RoboPearls: Editable Video Simulation for Robot Manipulation
- URL: http://arxiv.org/abs/2506.22756v1
- Date: Sat, 28 Jun 2025 05:03:31 GMT
- Title: RoboPearls: Editable Video Simulation for Robot Manipulation
- Authors: Tao Tang, Likui Zhang, Youpeng Wen, Kaidong Zhang, Jia-Wang Bian, xia zhou, Tianyi Yan, Kun Zhan, Peng Jia, Hefeng Wu, Liang Lin, Xiaodan Liang,
- Abstract summary: RoboPearls is an editable video simulation framework for robotic manipulation.<n>Built on 3D Gaussian Splatting (3DGS), RoboPearls enables the construction of photo-realistic, view-consistent simulations.<n>We conduct extensive experiments on multiple datasets and scenes, including RLBench, COLOSSEUM, Ego4D, Open X-Embodiment, and a real-world robot.

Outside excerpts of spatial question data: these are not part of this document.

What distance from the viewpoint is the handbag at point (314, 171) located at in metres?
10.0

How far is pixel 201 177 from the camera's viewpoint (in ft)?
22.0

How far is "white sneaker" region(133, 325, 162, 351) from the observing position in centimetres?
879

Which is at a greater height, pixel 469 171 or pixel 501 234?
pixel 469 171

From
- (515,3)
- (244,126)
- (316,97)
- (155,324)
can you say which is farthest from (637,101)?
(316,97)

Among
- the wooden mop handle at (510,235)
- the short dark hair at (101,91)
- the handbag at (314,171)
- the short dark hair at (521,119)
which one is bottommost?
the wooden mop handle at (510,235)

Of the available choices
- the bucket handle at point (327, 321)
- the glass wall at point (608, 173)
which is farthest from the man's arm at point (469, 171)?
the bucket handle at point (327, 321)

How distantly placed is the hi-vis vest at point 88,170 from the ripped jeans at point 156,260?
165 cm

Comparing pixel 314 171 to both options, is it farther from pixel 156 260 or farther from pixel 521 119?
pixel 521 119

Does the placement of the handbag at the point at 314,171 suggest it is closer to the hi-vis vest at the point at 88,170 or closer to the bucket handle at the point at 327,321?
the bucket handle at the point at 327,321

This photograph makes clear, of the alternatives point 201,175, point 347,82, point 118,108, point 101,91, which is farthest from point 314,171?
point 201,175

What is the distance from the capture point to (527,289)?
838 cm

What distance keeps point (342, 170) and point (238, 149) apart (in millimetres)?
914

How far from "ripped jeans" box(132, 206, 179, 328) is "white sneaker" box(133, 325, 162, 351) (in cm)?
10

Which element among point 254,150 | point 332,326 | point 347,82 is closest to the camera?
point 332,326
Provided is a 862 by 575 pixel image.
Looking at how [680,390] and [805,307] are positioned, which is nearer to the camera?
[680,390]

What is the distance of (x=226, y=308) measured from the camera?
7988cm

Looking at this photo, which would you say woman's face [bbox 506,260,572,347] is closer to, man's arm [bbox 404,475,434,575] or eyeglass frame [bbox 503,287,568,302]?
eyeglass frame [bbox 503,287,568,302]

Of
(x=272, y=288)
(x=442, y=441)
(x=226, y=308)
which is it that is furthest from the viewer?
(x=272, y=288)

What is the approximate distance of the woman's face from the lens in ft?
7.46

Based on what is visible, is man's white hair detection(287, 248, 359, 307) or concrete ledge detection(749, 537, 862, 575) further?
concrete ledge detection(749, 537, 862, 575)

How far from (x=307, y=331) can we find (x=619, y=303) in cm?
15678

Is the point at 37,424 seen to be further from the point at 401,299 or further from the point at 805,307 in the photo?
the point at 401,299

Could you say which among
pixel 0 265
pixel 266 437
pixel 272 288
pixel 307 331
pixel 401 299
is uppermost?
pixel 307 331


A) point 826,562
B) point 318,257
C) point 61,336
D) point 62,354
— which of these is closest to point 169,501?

- Score: 81.18434338506621
- License: http://creativecommons.org/licenses/by-nc-nd/4.0/
- Abstract: The development of generalist robot manipulation policies has seen significant progress, driven by large-scale demonstration data across diverse environments. However, the high cost and inefficiency of collecting real-world demonstrations hinder the scalability of data acquisition. While existing simulation platforms enable controlled environments for robotic learning, the challenge of bridging the sim-to-real gap remains. To address these challenges, we propose RoboPearls, an editable video simulation framework for robotic manipulation. Built on 3D Gaussian Splatting (3DGS), RoboPearls enables the construction of photo-realistic, view-consistent simulations from demonstration videos, and supports a wide range of simulation operators, including various object manipulations, powered by advanced modules like Incremental Semantic Distillation (ISD) and 3D regularized NNFM Loss (3D-NNFM). Moreover, by incorporating large language models (LLMs), RoboPearls automates the simulation production process in a user-friendly manner through flexible command interpretation and execution. Furthermore, RoboPearls employs a vision-language model (VLM) to analyze robotic learning issues to close the simulation loop for performance enhancement. To demonstrate the effectiveness of RoboPearls, we conduct extensive experiments on multiple datasets and scenes, including RLBench, COLOSSEUM, Ego4D, Open X-Embodiment, and a real-world robot, which demonstrate our satisfactory simulation performance.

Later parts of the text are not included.